Publication Date: 22 Nov 2018 - By ReachX Team By ReachX Team
Actionable
Differentiated

Environmental, Social & Governance Macro Multi Asset Fixed Income/Credit EU ex-UK UK Financial Services

Europe's regulatory and market environment will remain supportive for covered bonds in 2019, but a number of potential risks are building, including the possibility of a 'no-deal' Brexit, according to Moody’s.

In a note to its clients, the rating agency said regulatory developments – particularly efforts to harmonise covered bond laws across Europe – will be mostly positive for European covered bonds and will support continued strong credit quality in 2019. 

"But political risks, including the possibility of a no-deal Brexit, will be an important credit theme for European covered bonds in 2019 and beyond," warned John Hogan, Vice President and Senior Analyst at Moody's.

While Moody's expects the UK and EU to eventually reach an agreement to preserve most of their existing economic relationships ahead of the UK's withdrawal, the possibility of a no-deal Brexit has become more likely in recent months. 

“This would be negative for UK covered bonds because it would be negative for the UK economy and UK banking sector.
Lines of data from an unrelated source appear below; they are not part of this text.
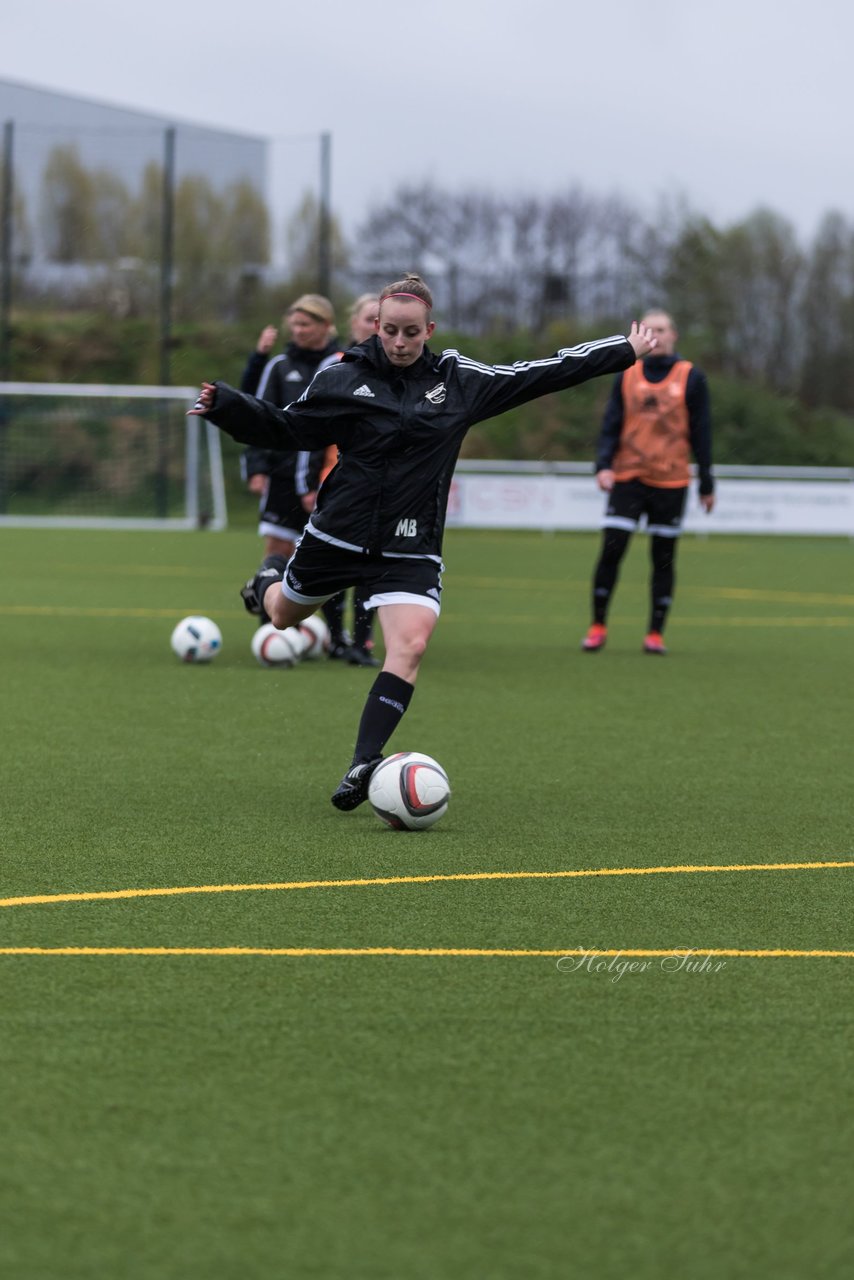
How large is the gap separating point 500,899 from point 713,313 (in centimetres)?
4573

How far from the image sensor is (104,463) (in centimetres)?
3350

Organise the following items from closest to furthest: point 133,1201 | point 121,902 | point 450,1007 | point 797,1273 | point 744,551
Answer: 1. point 797,1273
2. point 133,1201
3. point 450,1007
4. point 121,902
5. point 744,551

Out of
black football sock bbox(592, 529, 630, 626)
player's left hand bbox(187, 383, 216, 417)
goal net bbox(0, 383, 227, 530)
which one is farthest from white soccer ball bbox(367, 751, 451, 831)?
goal net bbox(0, 383, 227, 530)

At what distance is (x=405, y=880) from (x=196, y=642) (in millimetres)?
6437

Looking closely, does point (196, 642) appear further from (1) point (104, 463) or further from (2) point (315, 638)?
(1) point (104, 463)

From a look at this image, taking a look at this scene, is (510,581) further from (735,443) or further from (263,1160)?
(735,443)

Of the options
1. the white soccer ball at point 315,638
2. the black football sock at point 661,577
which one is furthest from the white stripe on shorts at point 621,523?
the white soccer ball at point 315,638

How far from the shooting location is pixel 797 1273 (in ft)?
8.86

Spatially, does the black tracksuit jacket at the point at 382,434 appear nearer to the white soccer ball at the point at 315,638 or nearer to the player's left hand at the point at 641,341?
the player's left hand at the point at 641,341

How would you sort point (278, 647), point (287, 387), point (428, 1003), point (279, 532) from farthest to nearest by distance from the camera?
point (279, 532), point (278, 647), point (287, 387), point (428, 1003)

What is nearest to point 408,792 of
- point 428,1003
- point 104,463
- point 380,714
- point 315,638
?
point 380,714

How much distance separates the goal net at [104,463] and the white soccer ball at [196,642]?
21052 mm

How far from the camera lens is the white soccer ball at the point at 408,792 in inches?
241

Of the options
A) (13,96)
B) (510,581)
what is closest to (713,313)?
(13,96)
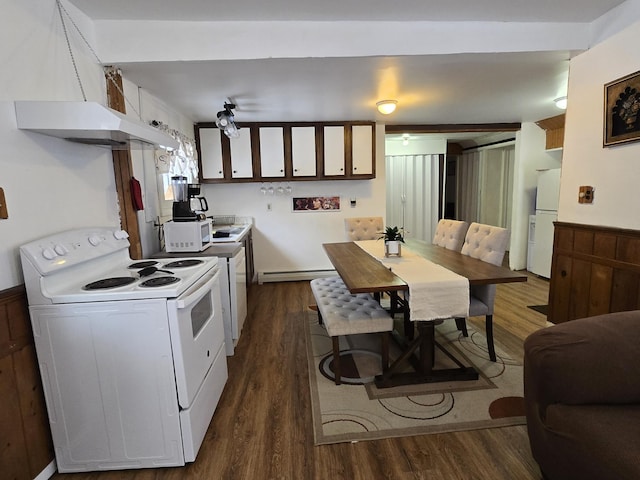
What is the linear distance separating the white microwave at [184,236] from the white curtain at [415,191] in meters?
4.12

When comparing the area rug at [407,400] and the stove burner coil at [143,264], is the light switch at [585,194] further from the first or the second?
the stove burner coil at [143,264]

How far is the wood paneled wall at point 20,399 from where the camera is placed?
4.35 ft

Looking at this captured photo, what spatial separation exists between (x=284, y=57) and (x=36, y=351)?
84.1 inches

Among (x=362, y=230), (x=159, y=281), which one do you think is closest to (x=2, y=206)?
(x=159, y=281)

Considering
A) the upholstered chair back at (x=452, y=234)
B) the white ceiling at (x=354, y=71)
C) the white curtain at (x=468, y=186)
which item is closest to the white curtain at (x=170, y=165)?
the white ceiling at (x=354, y=71)

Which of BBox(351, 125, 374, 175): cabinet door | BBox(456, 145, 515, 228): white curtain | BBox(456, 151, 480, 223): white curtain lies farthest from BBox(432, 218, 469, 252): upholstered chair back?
BBox(456, 151, 480, 223): white curtain

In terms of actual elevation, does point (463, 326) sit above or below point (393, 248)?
below

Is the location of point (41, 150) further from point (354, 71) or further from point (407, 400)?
point (407, 400)

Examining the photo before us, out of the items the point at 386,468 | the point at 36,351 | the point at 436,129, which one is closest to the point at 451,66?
the point at 436,129

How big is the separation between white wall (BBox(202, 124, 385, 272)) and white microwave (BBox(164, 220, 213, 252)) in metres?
1.99

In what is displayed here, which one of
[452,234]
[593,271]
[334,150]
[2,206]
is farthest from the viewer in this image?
[334,150]

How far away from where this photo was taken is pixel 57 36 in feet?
5.68

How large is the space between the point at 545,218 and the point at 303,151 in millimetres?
3457

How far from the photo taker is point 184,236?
257 cm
A no-deal scenario would also raise legal and regulatory issues for both UK and EU covered bonds.”

Market conditions, on the other hand, will remain supportive despite rising interest rates, according to Moody's.
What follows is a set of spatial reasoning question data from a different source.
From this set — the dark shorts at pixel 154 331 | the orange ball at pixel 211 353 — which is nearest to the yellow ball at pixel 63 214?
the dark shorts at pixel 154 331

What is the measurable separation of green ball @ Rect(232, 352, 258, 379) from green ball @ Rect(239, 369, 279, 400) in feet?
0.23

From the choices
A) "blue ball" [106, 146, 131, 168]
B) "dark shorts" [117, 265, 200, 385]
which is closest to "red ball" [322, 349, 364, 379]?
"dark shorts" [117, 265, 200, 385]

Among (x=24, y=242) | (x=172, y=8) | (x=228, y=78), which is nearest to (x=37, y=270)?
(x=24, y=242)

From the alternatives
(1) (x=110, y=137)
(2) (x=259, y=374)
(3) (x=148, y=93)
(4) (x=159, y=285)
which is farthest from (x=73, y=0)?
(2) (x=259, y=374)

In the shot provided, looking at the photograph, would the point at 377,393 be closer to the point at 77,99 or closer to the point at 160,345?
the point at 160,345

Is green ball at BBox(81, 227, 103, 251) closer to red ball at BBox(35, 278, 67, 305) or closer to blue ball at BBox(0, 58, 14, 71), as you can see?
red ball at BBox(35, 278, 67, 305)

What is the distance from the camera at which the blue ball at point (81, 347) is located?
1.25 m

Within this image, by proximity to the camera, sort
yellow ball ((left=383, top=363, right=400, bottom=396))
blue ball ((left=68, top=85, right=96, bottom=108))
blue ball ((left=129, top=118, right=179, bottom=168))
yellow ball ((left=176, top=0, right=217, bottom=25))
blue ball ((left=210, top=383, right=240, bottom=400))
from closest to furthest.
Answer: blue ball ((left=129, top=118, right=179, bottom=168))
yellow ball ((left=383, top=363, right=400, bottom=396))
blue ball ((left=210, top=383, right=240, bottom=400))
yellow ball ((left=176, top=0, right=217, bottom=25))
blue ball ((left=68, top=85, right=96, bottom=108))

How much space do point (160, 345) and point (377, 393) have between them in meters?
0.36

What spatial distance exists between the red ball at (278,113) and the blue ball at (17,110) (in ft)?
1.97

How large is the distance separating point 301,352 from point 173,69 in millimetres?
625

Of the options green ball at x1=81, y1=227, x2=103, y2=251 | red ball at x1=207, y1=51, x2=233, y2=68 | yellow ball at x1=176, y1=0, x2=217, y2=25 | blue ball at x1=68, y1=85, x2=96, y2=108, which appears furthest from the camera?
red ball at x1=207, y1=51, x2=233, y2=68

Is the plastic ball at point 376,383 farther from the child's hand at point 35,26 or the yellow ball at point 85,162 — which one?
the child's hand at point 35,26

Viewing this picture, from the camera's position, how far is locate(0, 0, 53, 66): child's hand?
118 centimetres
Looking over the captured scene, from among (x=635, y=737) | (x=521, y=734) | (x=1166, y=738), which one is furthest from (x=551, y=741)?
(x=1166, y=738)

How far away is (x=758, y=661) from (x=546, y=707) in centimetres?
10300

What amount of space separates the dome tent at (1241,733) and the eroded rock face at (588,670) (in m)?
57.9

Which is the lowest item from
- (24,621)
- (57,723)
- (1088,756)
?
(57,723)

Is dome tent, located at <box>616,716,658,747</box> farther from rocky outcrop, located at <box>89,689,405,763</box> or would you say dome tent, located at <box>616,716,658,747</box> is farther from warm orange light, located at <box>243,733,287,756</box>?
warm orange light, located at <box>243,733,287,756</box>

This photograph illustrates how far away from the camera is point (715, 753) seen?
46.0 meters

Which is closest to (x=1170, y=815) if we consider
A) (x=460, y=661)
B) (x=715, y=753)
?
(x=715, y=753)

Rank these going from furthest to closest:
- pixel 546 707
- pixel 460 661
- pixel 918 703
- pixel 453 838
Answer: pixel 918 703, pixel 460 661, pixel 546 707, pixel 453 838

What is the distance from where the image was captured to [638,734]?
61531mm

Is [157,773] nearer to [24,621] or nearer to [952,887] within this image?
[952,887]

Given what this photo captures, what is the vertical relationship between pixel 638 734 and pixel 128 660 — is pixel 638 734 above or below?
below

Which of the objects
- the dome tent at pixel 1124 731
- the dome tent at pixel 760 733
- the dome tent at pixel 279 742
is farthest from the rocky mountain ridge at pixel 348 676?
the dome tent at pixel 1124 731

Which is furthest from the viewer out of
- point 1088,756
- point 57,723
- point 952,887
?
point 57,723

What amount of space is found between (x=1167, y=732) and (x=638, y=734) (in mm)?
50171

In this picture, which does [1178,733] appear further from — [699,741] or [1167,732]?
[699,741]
"We expect interest rates to increase at a modest pace in 2019 as the European Central Bank gradually unwinds the stimulus provided under its quantitative easing policy," says Greg Davies, Vice President and Senior Research Analyst at Moody's. "However, the possibility of a sharp and sudden rise in interest rates is a risk, particularly for banks in countries with high levels of debt."

Mostly stable sovereign and bank outlooks will also underpin covered bond credit quality in 2019.

The rating agency expects continued growth in green and social covered bonds, as well as covered bonds that reference alternatives to LIBOR interest rates.